COMPITI DA SVOLGERE.
• a. Per ciascuna affermazione indica se concorda con il brano sulla carriera NBA. Rispondi sì o no e cita esattamente le parole del brano che lo stabiliscono. (i) Nel primo anno a New York chi scrive provava paura. (ii) Malik Rose e Jamal Crawford erano veterani che aiutarono molto chi scrive. (iii) Chi scrive fu scelto con la decima chiamata al draft.
• b. Prosegui il brano sulla carriera NBA partendo subito dopo la sua ultima frase.

BRANO SCELTO.
• • • •

Denver ora, New York prima. Nella mia carriera NBA – ormai sono arrivato alla nona stagione – ho indossato solo due maglie, vestito solo due colori, abitato in due città e, forse, posso dire di aver vissuto anche soltanto due tipi di esperienze diverse nella preparazione al via di un nuovo campionato.
La prima, nel mio anno da rookie a New York, fa storia a sé: è stata sicuramente la più emozionante, semplicemente perché non sapevo cosa aspettarmi. Ricordo che successe tutto molto in fretta: finii di giocare i playoff in Italia, andai al draft, iniziarono in fretta gli allenamenti, quasi non ebbi neppure il tempo di realizzare quello che mi stava accadendo. Ricordo un po’ di nervosismo – ma mai paura – e soprattutto tanta eccitazione. Ogni giorno per me era una scoperta, un’emozione nuova, diversa. All’inizio il giocatore che mi colpì di più fu Nate Robinson, per misure fisiche – poco più di 170 centimetri – e carattere. Poi ricordo l’impatto di Malik Rose e Jamal Crawford, i due veterani che da subito mi presero sotto la loro ala protettrice e mi aiutarono moltissimo.
Prima, durante e dopo l’allenamento mi resi conto che non mi facevano mai mancare una parola, un consiglio, una battuta: piccole cose, magari, ma quando sei nuovo tutto aiuta nel processo di ambientamento. Arrivando con la sesta chiamata assoluta al draft, su di me c’erano sicuramente fin dall’inizio molte aspettative. Il mio agente era stato bravo a preannunciarmi una possibile chiamata tra il numero 5 e il numero 10, per cui ero preparato e ho vissuto bene quel tipo di responsabilità. A rincarare la dose arrivò invece il fatto di sbarcare in una franchigia come New York, dove la pressione addosso la senti, eccome.

• • • •

(Domande sulle scene raffigurate)
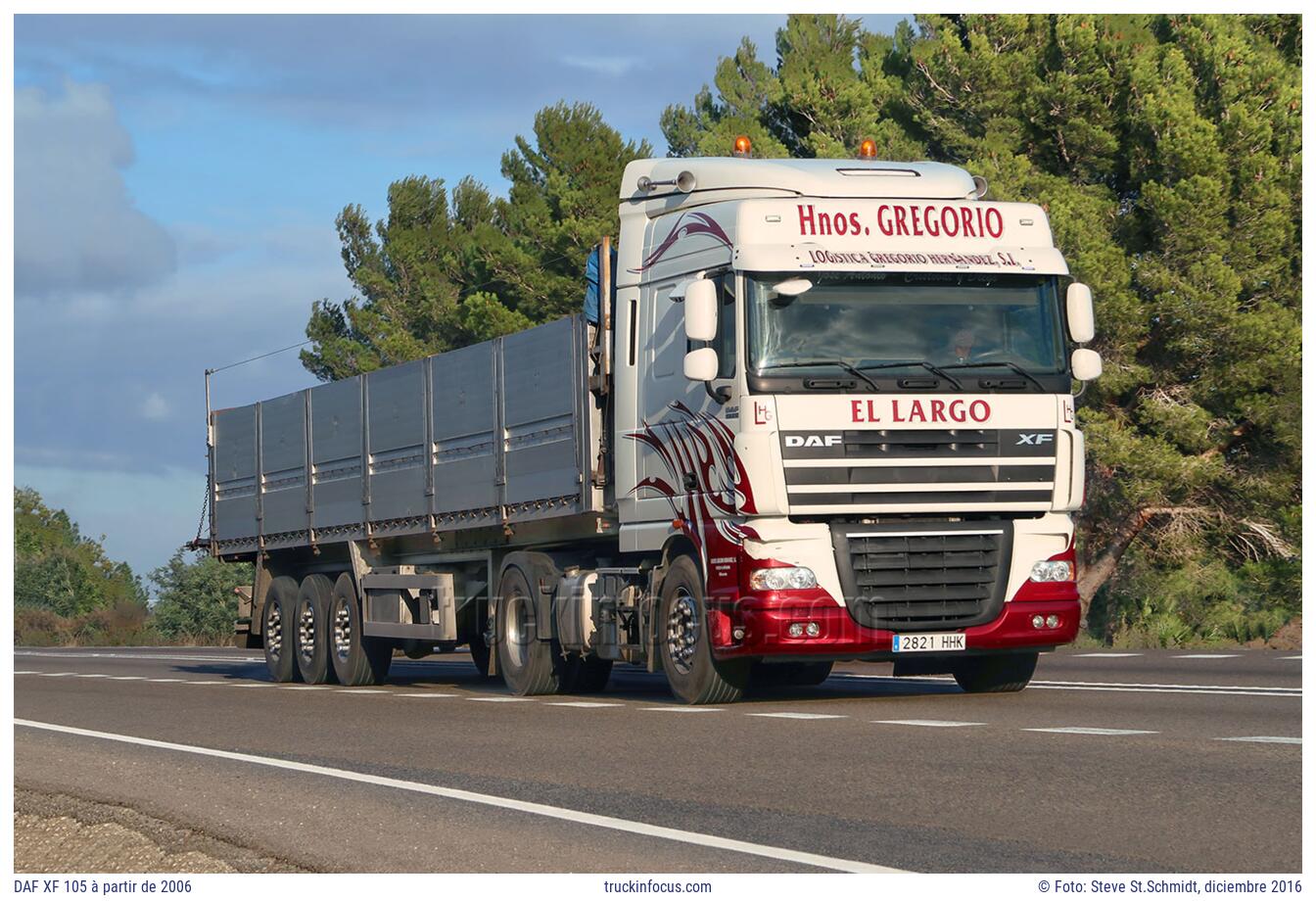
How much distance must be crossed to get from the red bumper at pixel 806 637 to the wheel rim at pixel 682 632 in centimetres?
47

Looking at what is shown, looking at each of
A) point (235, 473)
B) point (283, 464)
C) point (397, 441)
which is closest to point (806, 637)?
point (397, 441)

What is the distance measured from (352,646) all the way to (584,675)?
399cm

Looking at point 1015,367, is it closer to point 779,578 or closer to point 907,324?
point 907,324

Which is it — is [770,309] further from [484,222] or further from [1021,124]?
[484,222]

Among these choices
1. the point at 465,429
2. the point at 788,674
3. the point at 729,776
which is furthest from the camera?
the point at 465,429

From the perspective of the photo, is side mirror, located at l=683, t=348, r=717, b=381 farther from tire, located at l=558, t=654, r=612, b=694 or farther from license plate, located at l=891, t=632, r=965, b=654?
tire, located at l=558, t=654, r=612, b=694

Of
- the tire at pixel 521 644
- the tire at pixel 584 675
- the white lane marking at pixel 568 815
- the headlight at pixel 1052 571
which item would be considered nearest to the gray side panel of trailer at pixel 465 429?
the tire at pixel 521 644

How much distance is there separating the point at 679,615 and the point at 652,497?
997 millimetres

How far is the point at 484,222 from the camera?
183 ft

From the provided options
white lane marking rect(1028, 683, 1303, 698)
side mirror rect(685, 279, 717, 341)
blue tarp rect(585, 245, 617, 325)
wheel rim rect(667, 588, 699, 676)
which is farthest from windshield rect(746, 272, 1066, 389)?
white lane marking rect(1028, 683, 1303, 698)

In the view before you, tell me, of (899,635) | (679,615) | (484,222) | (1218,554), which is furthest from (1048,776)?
(484,222)

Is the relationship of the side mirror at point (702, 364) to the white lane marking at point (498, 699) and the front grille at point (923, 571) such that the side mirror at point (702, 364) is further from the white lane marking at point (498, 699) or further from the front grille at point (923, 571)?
the white lane marking at point (498, 699)

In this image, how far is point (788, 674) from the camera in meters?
18.6

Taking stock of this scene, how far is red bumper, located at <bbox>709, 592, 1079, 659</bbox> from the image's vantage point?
48.6 feet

• • • •

RISPOSTE AI COMPITI.
• a.
(i) No: "Ricordo un po’ di nervosismo – ma mai paura".
(ii) Sì: "i due veterani che da subito mi presero sotto la loro ala protettrice e mi aiutarono moltissimo".
(iii) No: "Arrivando con la sesta chiamata assoluta al draft".

• b.
Pressione che percepisco anche oggi, al via della mia quinta stagione intera (la sesta, in realtà, se si conta anche quella saltata per infortunio) a Denver. Una pressione diversa, però: quella da rookie coi Knicks era una pressione che nasceva dal numero di chiamata al draft e che essenzialmente proveniva solo dal pubblico e, in parte, dai compagni. Come giocatore, però, avevo pochissimo controllo sul gruppo, e sugli esiti della nostra stagione.
Qui ai Nuggets, invece, da leader e giocatore più importante della squadra, sento la responsabilità di avere il controllo dello spogliatoio. A Denver, fin dalla mia seconda stagione, sono quello che parla alla squadra il primo giorno di training camp, quello a cui è affidato il compito di tramite tra squadra e allenatore, uno che insomma ha molto lavoro da sbrigare anche «dietro le quinte». È stato lo stesso anche quest’anno, in una stagione che vado a iniziare con un feeling davvero molto positivo: a mio avviso siamo sicuramente tra le otto squadre più forti a Ovest. Lo dico perché la società negli ultimi tre anni ha creduto fortemente in un nucleo di 6-7 giocatori che però solo quest’anno si presentano al completo, sani, finalmente lontani dagli infortuni.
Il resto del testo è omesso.